**Exercise task:** Exactly reproduce each line of the listing that follows.
══════
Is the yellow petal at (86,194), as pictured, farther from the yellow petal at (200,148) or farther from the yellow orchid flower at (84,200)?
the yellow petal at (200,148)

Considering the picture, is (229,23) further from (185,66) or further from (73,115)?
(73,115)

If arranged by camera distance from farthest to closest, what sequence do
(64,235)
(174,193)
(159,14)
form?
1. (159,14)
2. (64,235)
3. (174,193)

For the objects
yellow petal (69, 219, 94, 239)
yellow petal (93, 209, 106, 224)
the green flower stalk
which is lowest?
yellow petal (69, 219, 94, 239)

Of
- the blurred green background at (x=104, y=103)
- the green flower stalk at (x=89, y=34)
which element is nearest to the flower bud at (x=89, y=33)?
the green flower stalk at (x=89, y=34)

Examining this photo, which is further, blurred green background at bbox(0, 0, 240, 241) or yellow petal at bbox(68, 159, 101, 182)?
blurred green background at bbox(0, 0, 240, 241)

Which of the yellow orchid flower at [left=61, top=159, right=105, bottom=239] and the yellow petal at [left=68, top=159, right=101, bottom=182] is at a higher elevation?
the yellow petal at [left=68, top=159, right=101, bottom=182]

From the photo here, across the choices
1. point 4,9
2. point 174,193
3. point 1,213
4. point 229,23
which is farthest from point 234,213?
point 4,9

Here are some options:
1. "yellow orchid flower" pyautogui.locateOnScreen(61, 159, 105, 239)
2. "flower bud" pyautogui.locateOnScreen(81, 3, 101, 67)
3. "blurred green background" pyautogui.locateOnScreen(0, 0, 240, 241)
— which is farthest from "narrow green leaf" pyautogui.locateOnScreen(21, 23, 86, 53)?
══════
**Expected answer:**
Is the yellow petal at (86,194), as pictured, farther from the yellow petal at (200,148) or farther from the yellow orchid flower at (84,200)?
the yellow petal at (200,148)

Considering the picture, is (229,23) further from (185,66) or further from (73,115)?
(73,115)

If arranged by camera distance from farthest to closest, what sequence do
(64,235)
(174,193)
(159,14)
form?
1. (159,14)
2. (64,235)
3. (174,193)

For the objects
yellow petal (69, 219, 94, 239)
yellow petal (93, 209, 106, 224)
the green flower stalk
which is lowest?
yellow petal (69, 219, 94, 239)

Of
- the blurred green background at (x=104, y=103)
- the green flower stalk at (x=89, y=34)
which element is nearest to the flower bud at (x=89, y=33)?
the green flower stalk at (x=89, y=34)

Examining this photo, which is further, blurred green background at bbox(0, 0, 240, 241) or yellow petal at bbox(68, 159, 101, 182)?
blurred green background at bbox(0, 0, 240, 241)

Which of the yellow orchid flower at [left=61, top=159, right=105, bottom=239] and the yellow petal at [left=68, top=159, right=101, bottom=182] is at a higher elevation?
the yellow petal at [left=68, top=159, right=101, bottom=182]

From the photo here, across the choices
1. point 4,9
2. point 174,193
3. point 1,213
4. point 229,23
which is farthest from point 234,213?
point 4,9

Here are some options:
1. "yellow orchid flower" pyautogui.locateOnScreen(61, 159, 105, 239)
2. "flower bud" pyautogui.locateOnScreen(81, 3, 101, 67)
3. "blurred green background" pyautogui.locateOnScreen(0, 0, 240, 241)
— which is farthest from "narrow green leaf" pyautogui.locateOnScreen(21, 23, 86, 53)?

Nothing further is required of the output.